(Source records)
● ● ● ●
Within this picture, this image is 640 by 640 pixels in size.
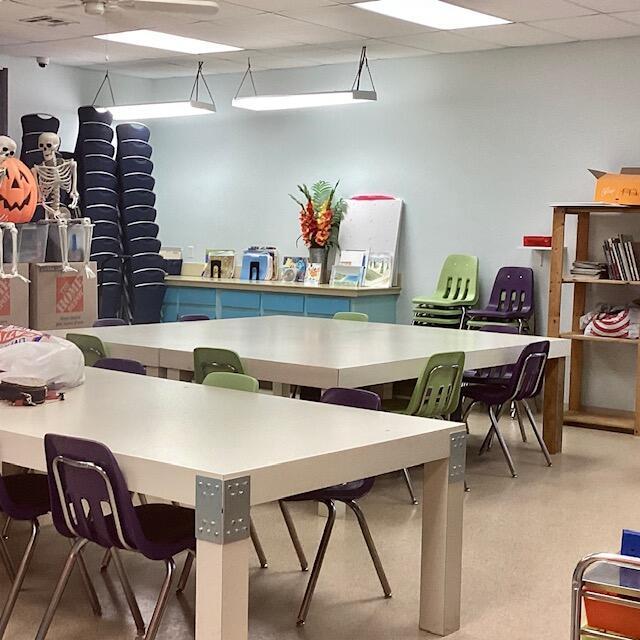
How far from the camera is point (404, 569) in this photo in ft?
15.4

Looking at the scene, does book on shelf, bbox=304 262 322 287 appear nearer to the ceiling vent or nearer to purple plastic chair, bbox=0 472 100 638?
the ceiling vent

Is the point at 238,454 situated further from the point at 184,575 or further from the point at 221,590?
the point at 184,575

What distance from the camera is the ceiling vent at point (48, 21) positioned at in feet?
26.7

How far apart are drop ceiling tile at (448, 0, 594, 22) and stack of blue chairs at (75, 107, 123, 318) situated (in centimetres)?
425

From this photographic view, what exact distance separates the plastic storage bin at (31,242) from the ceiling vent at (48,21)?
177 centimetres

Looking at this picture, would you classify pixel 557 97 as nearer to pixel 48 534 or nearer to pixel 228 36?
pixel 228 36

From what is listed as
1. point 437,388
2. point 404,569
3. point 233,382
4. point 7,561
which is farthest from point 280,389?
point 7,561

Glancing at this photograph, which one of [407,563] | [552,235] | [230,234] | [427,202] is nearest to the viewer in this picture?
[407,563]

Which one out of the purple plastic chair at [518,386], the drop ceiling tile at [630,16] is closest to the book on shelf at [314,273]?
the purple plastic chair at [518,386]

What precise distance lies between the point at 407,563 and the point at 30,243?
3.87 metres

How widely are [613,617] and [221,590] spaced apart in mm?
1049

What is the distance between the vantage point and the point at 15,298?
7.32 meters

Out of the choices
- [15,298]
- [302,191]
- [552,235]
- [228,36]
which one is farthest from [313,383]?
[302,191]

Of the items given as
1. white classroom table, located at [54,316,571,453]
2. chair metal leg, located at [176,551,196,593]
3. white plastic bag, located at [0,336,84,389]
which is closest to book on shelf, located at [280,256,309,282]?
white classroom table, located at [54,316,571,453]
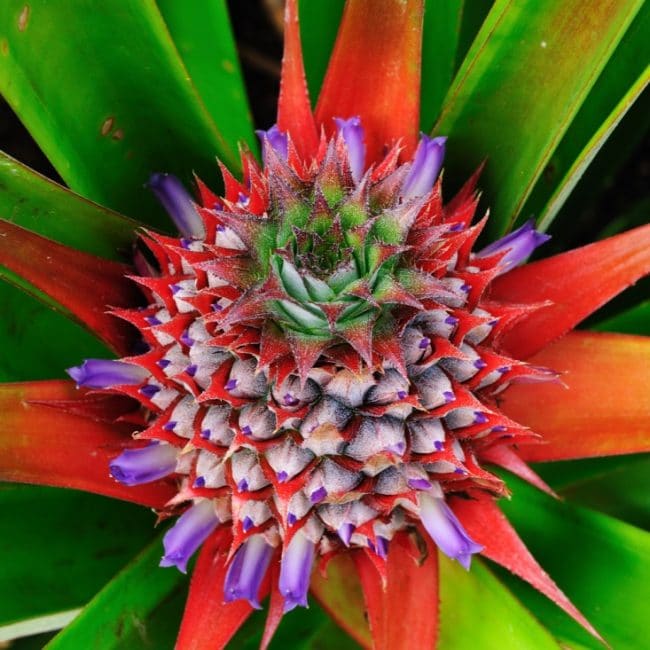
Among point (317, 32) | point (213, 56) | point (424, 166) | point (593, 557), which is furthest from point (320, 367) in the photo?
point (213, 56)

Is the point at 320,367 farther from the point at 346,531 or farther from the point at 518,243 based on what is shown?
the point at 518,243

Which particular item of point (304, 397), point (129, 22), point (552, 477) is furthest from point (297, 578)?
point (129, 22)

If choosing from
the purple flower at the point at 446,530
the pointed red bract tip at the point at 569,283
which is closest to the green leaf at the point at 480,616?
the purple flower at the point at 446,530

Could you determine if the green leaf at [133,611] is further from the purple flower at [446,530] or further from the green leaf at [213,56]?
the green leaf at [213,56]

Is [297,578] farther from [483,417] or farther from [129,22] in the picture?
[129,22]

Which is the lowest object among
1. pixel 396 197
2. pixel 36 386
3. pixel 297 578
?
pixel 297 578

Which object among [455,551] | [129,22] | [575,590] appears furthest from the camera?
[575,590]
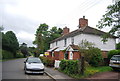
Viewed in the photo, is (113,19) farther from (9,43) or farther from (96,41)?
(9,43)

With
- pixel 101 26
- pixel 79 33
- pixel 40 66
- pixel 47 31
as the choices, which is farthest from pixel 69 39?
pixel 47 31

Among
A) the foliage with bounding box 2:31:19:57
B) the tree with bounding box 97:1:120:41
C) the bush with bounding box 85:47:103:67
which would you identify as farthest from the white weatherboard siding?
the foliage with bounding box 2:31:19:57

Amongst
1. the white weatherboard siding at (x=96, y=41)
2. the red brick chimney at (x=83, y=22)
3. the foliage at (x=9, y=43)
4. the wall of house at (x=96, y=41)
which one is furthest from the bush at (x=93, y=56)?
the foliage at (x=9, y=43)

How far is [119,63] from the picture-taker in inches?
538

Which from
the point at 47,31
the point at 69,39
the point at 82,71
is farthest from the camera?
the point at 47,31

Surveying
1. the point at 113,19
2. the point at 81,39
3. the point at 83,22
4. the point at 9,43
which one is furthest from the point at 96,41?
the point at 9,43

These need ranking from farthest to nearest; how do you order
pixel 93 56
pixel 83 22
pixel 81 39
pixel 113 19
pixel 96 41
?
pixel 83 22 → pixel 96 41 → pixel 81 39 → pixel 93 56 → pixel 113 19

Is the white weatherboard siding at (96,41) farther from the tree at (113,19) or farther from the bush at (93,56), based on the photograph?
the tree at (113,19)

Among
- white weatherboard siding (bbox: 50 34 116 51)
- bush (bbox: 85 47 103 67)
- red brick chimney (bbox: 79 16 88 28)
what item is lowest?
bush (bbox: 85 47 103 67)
● ● ● ●
Challenge |
Starting at the line that contains "These need ranking", print every line through the end of the listing, word for word. Leave out all the rest.

Result |
These need ranking from farthest to nearest; how do you order
pixel 93 56
pixel 83 22
pixel 81 39
pixel 113 19
pixel 96 41
?
pixel 83 22 → pixel 96 41 → pixel 81 39 → pixel 93 56 → pixel 113 19

Is the white weatherboard siding at (96,41) farther from the tree at (113,19) or farther from the bush at (93,56), based on the photograph?
the tree at (113,19)

Among
- white weatherboard siding (bbox: 50 34 116 51)
- bush (bbox: 85 47 103 67)
- red brick chimney (bbox: 79 16 88 28)
what item is lowest?
bush (bbox: 85 47 103 67)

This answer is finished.